▶ _SUPPLIED PASSAGE_
┏━━
@*Intro. This program solves exercise 6.2.2--50 of {\sl The Art of
Computer Programming\/} (which was added to Volume 3 in September, 2021,
just in time for the 43rd printing!). Here's the statement of that exercise:
\medskip
{\narrower
\noindent{\bf50.}
 [30] Let $p_1p_2\ldots p_n$ be a permutation of $\{1,2,\ldots,n\}$.
Suppose the values $p_1$, $p_2$, \dots,~$p_n$ have been inserted successively
into an initially empty binary tree using Algorithm~T, but with $\.Q\gets K$
in step~T5 when storing key~$K$. Explain how to compute all of
the resulting links
\.{LLINK($k$)} and \.{RLINK($k$)} for $1\le k\le n$ in just $O(n)$ steps.
┗━━
▶ _SUPPLIED INFORMATION_
┏━━
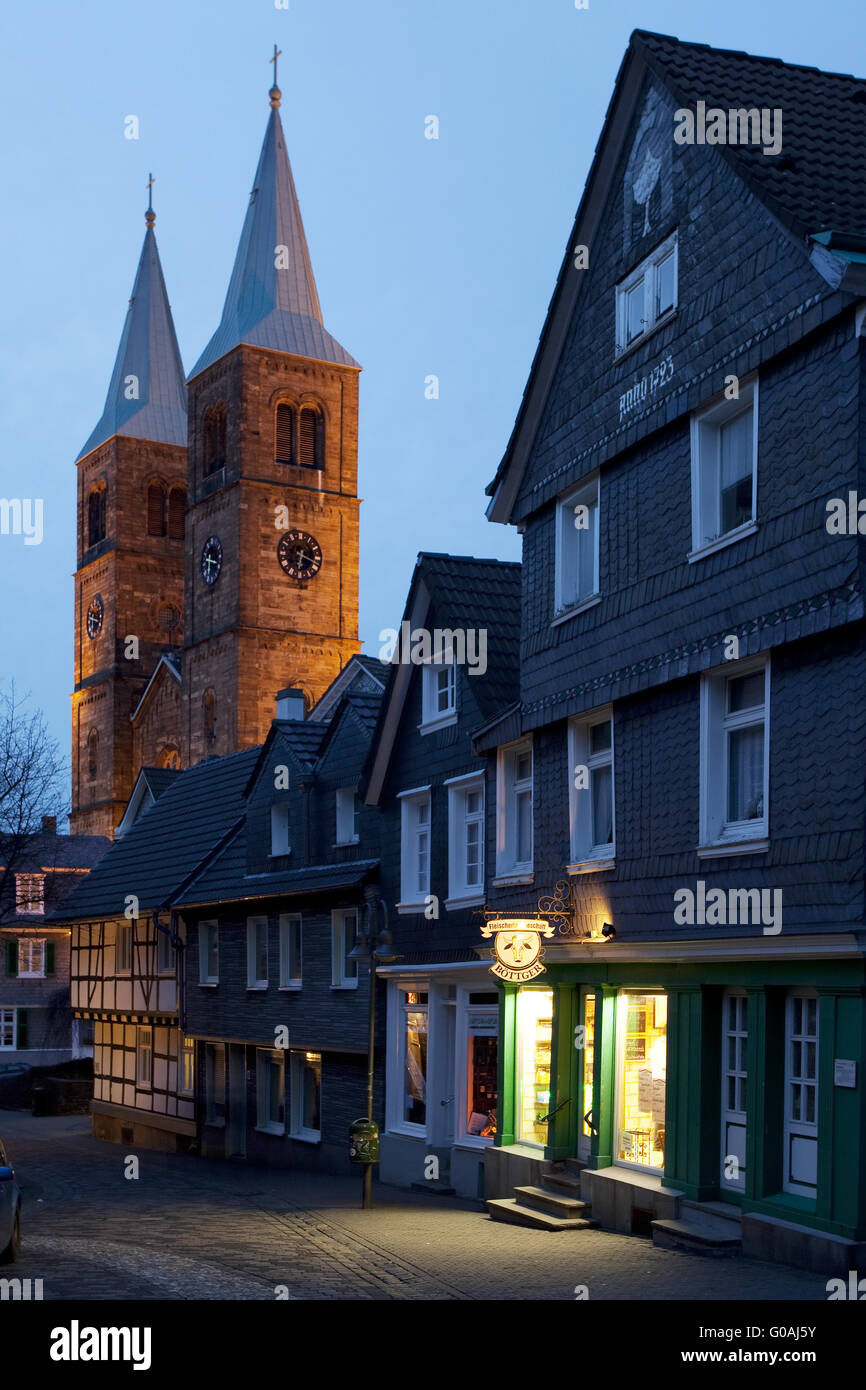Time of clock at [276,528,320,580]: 6:18
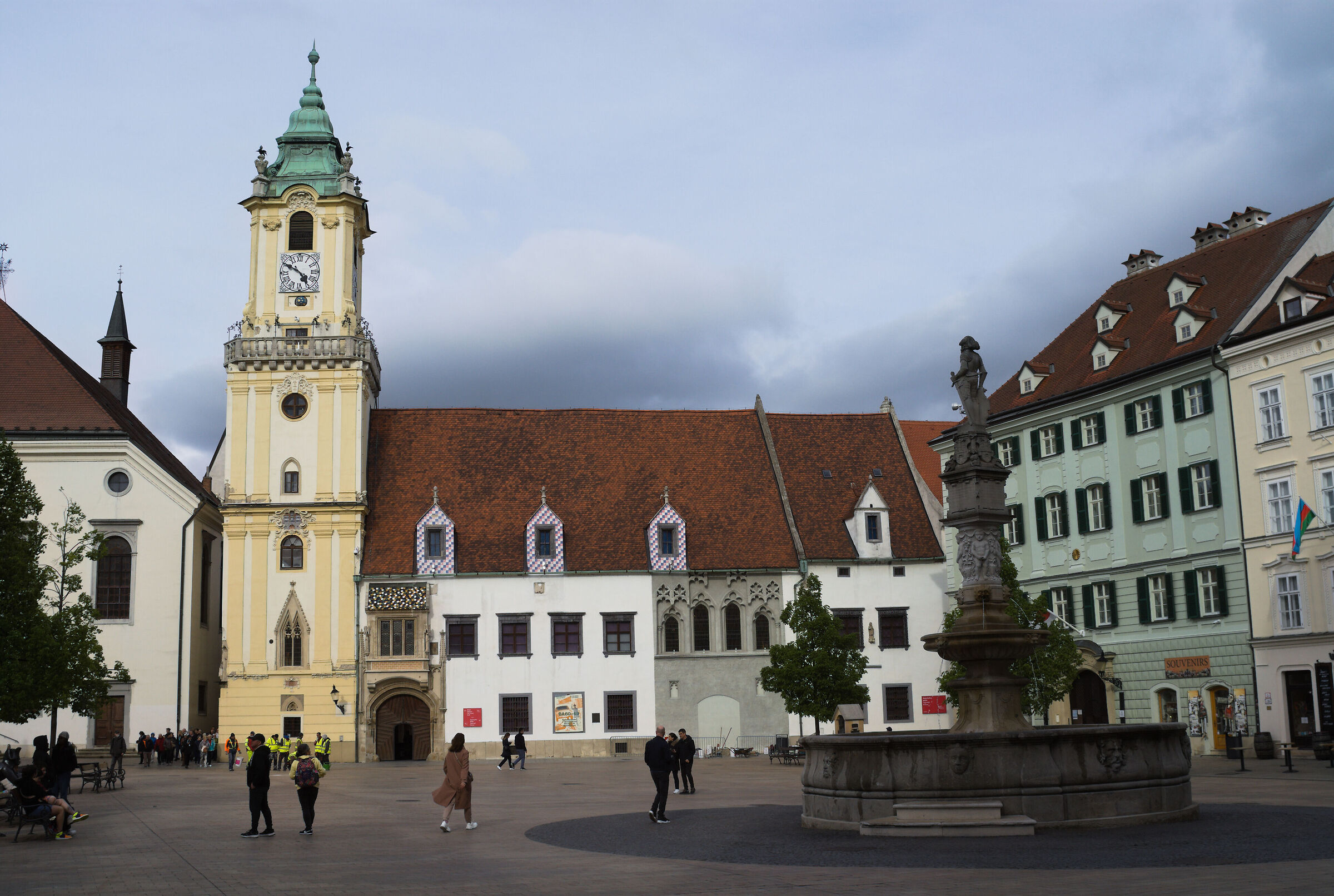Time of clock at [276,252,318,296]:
┗━━
▶ _SHORT PROBLEM 1_
In the program introduction, rewrite the paragraph that begins "This program solves exercise 6.2.2--50" as one shorter sentence that keeps its main facts.
▶ _SHORT PROBLEM 2_
Carry on the program introduction about exercise 6.2.2–50 from where it stops.

▶ _EXERCISE OUTPUT 1_
The program solves exercise 6.2.2–50 of The Art of Computer Programming, which was added to Volume 3 in September 2021 in time for the 43rd printing, and the exercise statement follows.

▶ _EXERCISE OUTPUT 2_
$\bigl($For example, the permutation 3142 would yield
$(\.{LLINK($1$)},\ldots,\.{LLINK($4$)})=(\Lambda,\Lambda,1,\Lambda) $ and
$(\.{RLINK($1$)},\ldots,\.{RLINK($4$)})=(2,\Lambda,4,\Lambda)$.$\bigr)$
\par
}
\medskip
\noindent
The following solution, suggested by Robert E. Tarjan, implicitly uses the
one-to-one correspondence between binary search trees and binary
tournaments in \S3 of Jean Vuillemin's classic paper ``Cartesian trees,''
{\sl Communications of the ACM\/ \bf23} (1980), 229--239. (Stating this
another way, it implicitly uses the fact that the binary search tree
defined by a permutation has the same shape as the ``increasing binary tree''
defined by the {\it inverse\/} of that permutation. The increasing
binary tree defined by a permutation retains symmetric order, but
forces all paths from the root to be increasing.)

@ The given permutation should appear on |stdin|, as the sequence of
numbers $p_1$ $p_2$ \dots~$p_n$, separated by whitespace.
The output on |stdout| will show the root, followed on separate lines
by the links of 1, 2, \dots, $n$.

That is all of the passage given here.